→ Excerpt to read:

+++

Since Halo’s release, it’s hard to underestimate the effect this game had on the first-person shooter (FPS) genre. Just about every single FPS that has come since has taken cues from Halo. To be fair, every Halo that has come out since the first has taken cues from the rest of the game industry (yeah, I noticed that 343 took some notes from Bungie’s Destiny in Halo 5).

Halo has become, without a doubt, my favorite video game of all time. My wife and I used to play it regularly – before we had kids – and now the whole family plays some version or other of the game on a pretty regular basis. I noticed, though, that my gamer score reputation has taken a pretty hard hit since I started letting my kids play online with my profile. C’est la vie parentale.

Short, somewhat related story of note: A friend of mine at church looked pretty sad. I asked him to come have lunch with me. So, during lunch, he tells me, “Today’s my birthday.” I ask him what his plans are, and end up inviting him over to my place, where my wife and I encourage him with a birthday cake and we played Halo 3 online with my brother and our band of misfits.

I don’t know how it happened, but my friend and a young lady of our group, the most awesome gamer I’ve ever met, really hit it off during our play session. He got her gamertag and went out that night and bought an Xbox 360 with controllers, headset, and every copy of Halo available. Then he met up with her that night again on Halo and played the rest of the night together.

One month later they were married. He used Halo’s Forge system to create a level and propose to her. That moment appears below.

Years later, they’re still married, and we still play together when we have the opportunity.

In the last few years I’ve played Dark Souls, Mass Effect, every Halo FPS (I haven’t beaten the latest Halo yet because we’re holding off on upgrading to an Xbox One [thanks Dave Ramsey – we’re almost on baby step 3!]). But I got to play Halo 5 a bit at my brother’s house (where I captured this strange clipping-related moment – What happened, indeed?) this past weekend.

You can see a lot of the Xbox games my family and I play these days here.

So, as an Instructional Designer and Developer, what have I learned from my gaming experience?

There’s a lot that instructional design can learn from games – and we still have an awful lot to learn

Gamification. Sure. If you’re an instructional designer who’s been on the internet in the past few years, you have heard that term. These days I see it bandied about as a buzzword every day. However, unless your name is Karl Kapp, Jane McGonigal, David Michael, or Sande Chen (with very few others besides), you more than likely need to listen very carefully to what these gamification and gaming experts are saying and doing before blasting off about how much of a gamer you are or how amazeballs your boxing security robots/crossword puzzle/drag-and-drop-with-scoring eLearning course is.

Don’t get me wrong. Can learning experiences benefit from games? Undoubtedly. But we’re like babes from the crib who just figured out that those blocks on the floor are for us. We’re so enamored with the C block we’re chewing and drooling on, and our parents are so proud that we accidentally spelled the word “ONE” with our feet when we made that AMAZEBALLS GAMIFICATION from that template we found online.

+++

→ Given information:

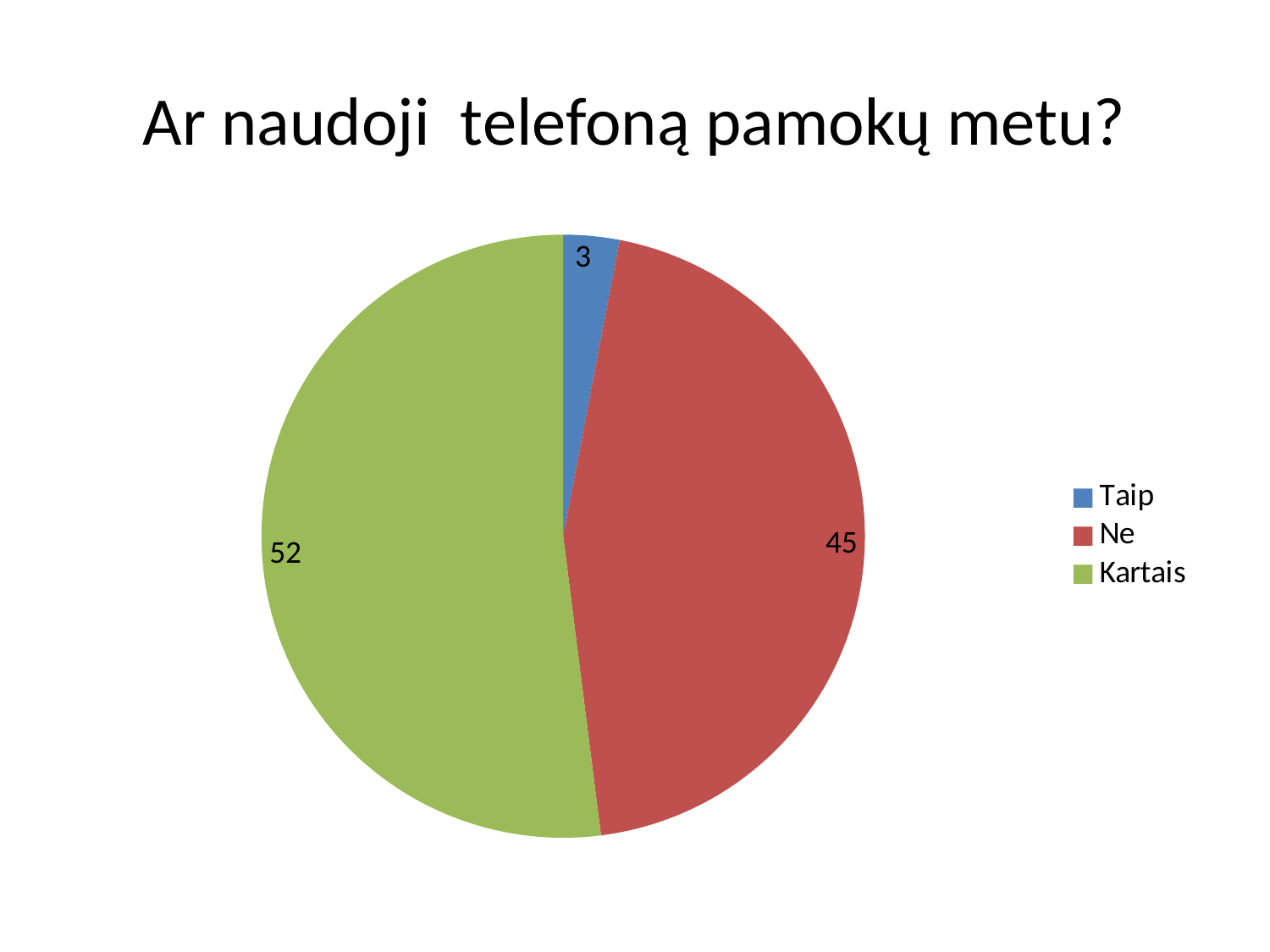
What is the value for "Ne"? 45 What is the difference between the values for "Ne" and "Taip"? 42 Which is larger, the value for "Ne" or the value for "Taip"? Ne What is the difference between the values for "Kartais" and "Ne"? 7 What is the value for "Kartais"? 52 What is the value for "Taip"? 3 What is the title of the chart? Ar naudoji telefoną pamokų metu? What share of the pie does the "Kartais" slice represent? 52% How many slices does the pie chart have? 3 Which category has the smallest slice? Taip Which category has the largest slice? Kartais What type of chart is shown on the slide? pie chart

+++

→ Tasks:
1. Can you repeat, word for word, the stretch of the Halo post that begins at the words "Years later, they’re" and stops after "this past weekend."?
2. Could you go on with the Halo post, picking up right after its last sentence?
The data here has no connection to the Halo post.

→ Answers by task:
1.
Years later, they’re still married, and we still play together when we have the opportunity.

In the last few years I’ve played Dark Souls, Mass Effect, every Halo FPS (I haven’t beaten the latest Halo yet because we’re holding off on upgrading to an Xbox One [thanks Dave Ramsey – we’re almost on baby step 3!]). But I got to play Halo 5 a bit at my brother’s house (where I captured this strange clipping-related moment – What happened, indeed?) this past weekend.

2.
We’re playing with toys. We’re a long, long way from making that super cool Death Star Lego set that our learners will want to play with.

Here’s a question I’m thinking about: What does LegoLand look like for instructional designers? For our students?

By the way: do not for a second think I am maligning any of the work done for the eLearning Challenges or by people who are bold enough to share of their playtime experiences designing and making awesome things, or people refining and practicing their craft.

However, in the same way that Michael Allen winces at the vast majority of eLearning out on the market today (if you read any of his books you pick up on this pretty quickly), the vast majority of what most people in our profession are claiming as gamification makes anyone who plays the kinds of games I’m talking about on this post roll their eyes and prepare for sleepy drool time. And they ridicule said “gamification” mercilessly.

In fact, speaking of Michael Allen and gamification, Allen Interactions’ Context, Challenge, Activity, and Feedback Model, or CCAF Model, is a really good model to use when building scenarios and environments for “gamified” eLearning courses, and I think it should be considered when designing gamification interventions. No matter what, if it’s not meaningful, memorable, and motivational, an Allen adage if ever there was one, don’t do it.

Here’s a good heuristic on this matter: In the same way we constantly ask instructional designers if they would take the courses they’ve crafted, would you take the “gamification” you’ve made? Would you play it? Would you play it to learn about that content?

Make your courses in complete alignment – unless you don’t do so intentionally

I mentioned that I played Dark Souls earlier. It is the best example I can think of a game that employs discovery learning. True discovery learning is challenging and “dangerous” in that you have no idea what your learners are going to learn from the experience, or even all the things that they are going to experience on their journey.

From Software seems to take great pleasure in tormenting their players. I beat Dark Souls, but I died an awful lot doing so. And I hated it. And that was why I loved it. I enjoyed discovering things on my own (Look! I’m a baby giant eagle egg!) and figuring out how to navigate and succeed in this brutally difficult and nefarious (“Try jumping.”) world. As for the story? And even how to complete the game? I would really have no idea what to make of Dark Souls’ whatsoever if it weren’t for the efforts of people like this guy.

But Dark Souls is the exception to the rule. Before Halo 4, how Halo perfectly prepared you to be successful in both the final events of the campaign and most of what you would experience in multiplayer is something of an art form unto itself.

First, I was taught how to look and move in the game, and that my basic settings were correct. Then, I’m “taught” – in the form of being provided a weapon – how to shoot and manipulate that weapon. First with the pistol. Then with the assault rifle. Next with the sniper rifle. And then with the missile launcher. By the time I finish the campaign, I know how to use all the weapons, drive/fly every vehicle, and I’ve had a ton of practice using them. When I start multiplayer in these games, I’m not being “thrown to the wolves.” I’m confident and competent enough to compete as a lone wolf.

Do I really need to make a direct illustration of how this applies to teaching and learning experiences provided by eLearning and gamification?

Regarding this kind of teaching and learning and/or performance alignment that happens in games, listen to what Edmund McMillen says while being interviewed for the movie Indie Game: The Movie.

The best video games let you have fun in unexpected ways – and they let you have complete control of that experience

Not so long ago, if you had told me that Halo was a jumping game, I would have laughed at you outright.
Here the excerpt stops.